И подумал, что зря задал этот вопрос. Ему все равно было, кто она.
Женщина сделала шаг к нему, еще шаг. Подошла совсем близко. Темные глаза поблескивали, отличаясь этим ярким блеском от той темноты, что царила в комнате и за окном.
– Карина, – сказала она. – Включить свет?
– Как хотите, – с трудом выговорил Павел.
– Мне все равно. Как скажете. Вы же здесь хозяин.
Сейчас Павел не был в этом уверен. Даже включить в комнате свет в присутствии этой Карины он не мог.
Он прошел в кухню и включил свет там. Через минуту Карина пришла в кухню тоже.
Павел думал, что при ярком свете будет чувствовать себя с нею спокойнее. Но ничего не изменилось: нервы его по-прежнему были взведены. Причем не самим фактом появления постороннего человека в его квартире, а именно ею, этой электрической женщиной.
Она же ничуть не была смущена. При взгляде на нее становилось понятно, что в мире едва ли существуют вещи, которые могут ее смутить. Она была так же притягательна, как шаровая молния, и так же, как молния, опасна.
И тут Павел впервые понял, что означают слова, которые он знал еще со школы: «Все, все, что гибелью грозит, для сердца смертного таит неизъяснимы наслажденья – бессмертья, может быть, залог!»

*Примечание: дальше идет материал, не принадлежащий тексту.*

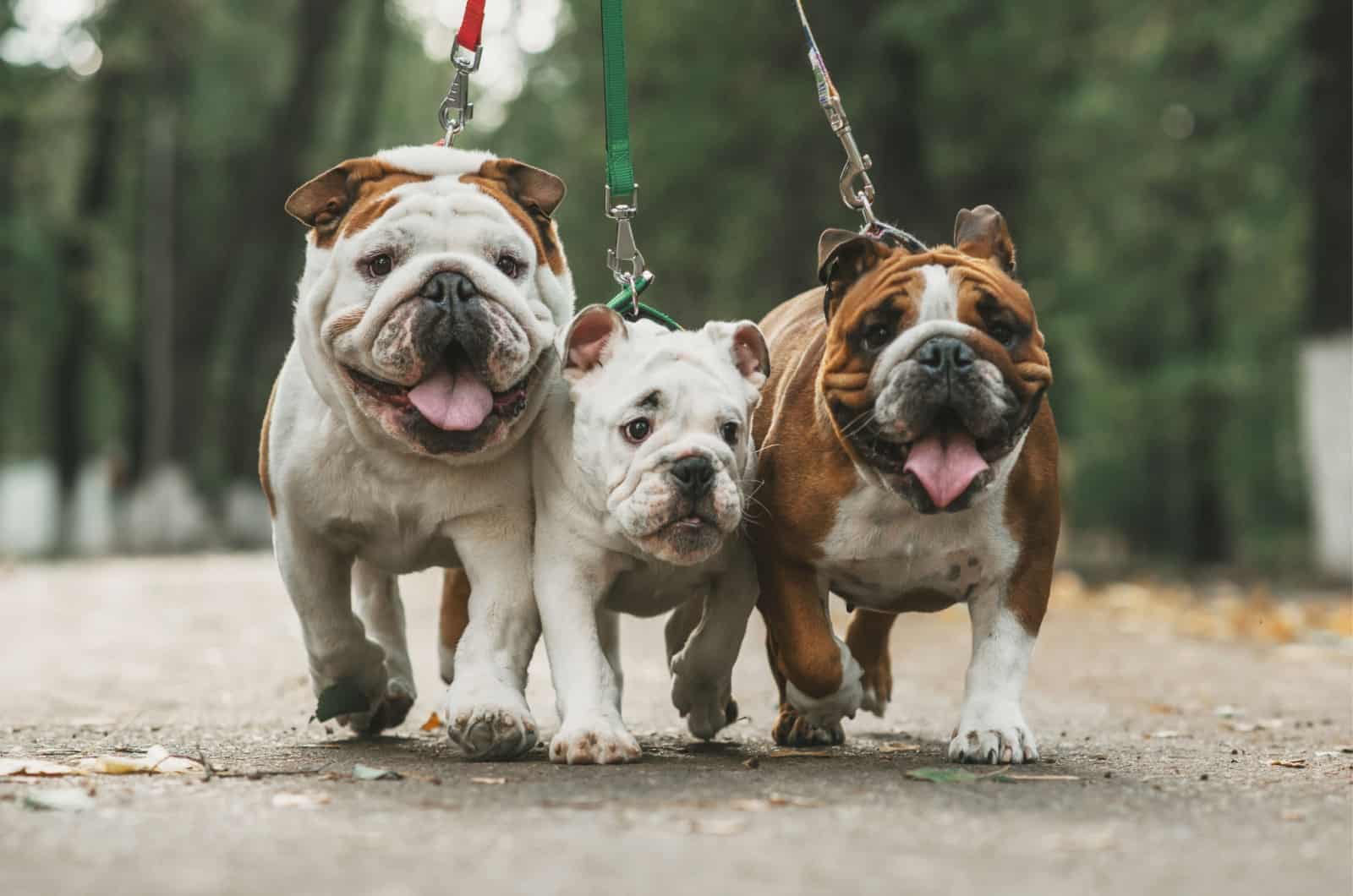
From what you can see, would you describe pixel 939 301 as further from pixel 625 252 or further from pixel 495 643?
pixel 495 643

Он понял это не умом, а всем своим существом, потому что Карина притягивала к себе все его существо, и притягивала тем сильнее, чем очевиднее грозила гибелью.
Но невозможно ведь было предаваться таким отвлеченным и странным размышлениям, глядя с открытым ртом на женщину, которая невесть как появилась в твоей квартире! Павел не привык выглядеть глупо и уж меньше всего хотел выглядеть так перед нею. Немного придя в себя, он окинул Карину уже не таким безумным взглядом и понял, что она появилась здесь не пять минут назад. Во всяком случае, на ней была его рубашка, трогательно сползающая с ее узких плеч, и его джинсы, которые она сильно подвернула, чтобы не наступать на них при ходьбе.
Все это он разглядел, как только перестал смотреть в ее глаза. Пока он в них смотрел, то не замечал больше ничего. К ее глазам подходили лишь какие-то немыслимые в своей банальности определения – что они бездонные.
– Давно вы здесь? – поинтересовался Павел.
– Три дня.
Она смотрела не только без смущения, но и вообще без каких бы то ни было обыденных чувств. Ее темные глаза сверкали. Чем? Да вот именно необыденностью, необычностью! Этим она, наверное, и поразила его. Но это уж потом, много позже, Павел пытался анализировать свои тогдашние ощущения. В тот момент он был лишь потрясен, поражен, смятен.
– И как же вы сюда попали? – стараясь выглядеть спокойным, спросил он.
– С верхнего балкона. Спустилась на простынях.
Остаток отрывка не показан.